Engaging business correspondents (BCs): In January 2006, RBI permitted banks to engage
business facilitators (BFs) and BCs as intermediaries for providing financial and banking
services. The BC model allows banks to provide doorstep delivery of services, especially cash
in-cash out transactions, thus addressing the last-mile problem. The list of eligible individualsand entities that can be engaged as BCs is being widened from time to time. With effect from
September 2010, for-profit companies have also been allowed to be engaged as BCs. India map
of Financial Inclusion by MIX provides more insights on this.

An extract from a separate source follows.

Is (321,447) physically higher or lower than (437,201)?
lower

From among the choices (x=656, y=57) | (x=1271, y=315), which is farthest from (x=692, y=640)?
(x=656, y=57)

Use of technology: Recognizing that technology has the potential to address the issues of
outreach and credit delivery in rural and remote areas in a viable manner, banks have been
advised to make effective use of information and communications technology (ICT), to provide
doorstep banking services through the BC model where the accounts can be operated by even
illiterate customers by using biometrics, thus ensuring the security of transactions and enhancing
confidence in the banking system.
Adoption of EBT: Banks have been advised to implement EBT by leveraging ICT-based
banking through BCs to transfer social benefits electronically to the bank account of the
beneficiary and deliver government benefits to the doorstep of the beneficiary, thus reducing
dependence on cash and lowering transaction costs.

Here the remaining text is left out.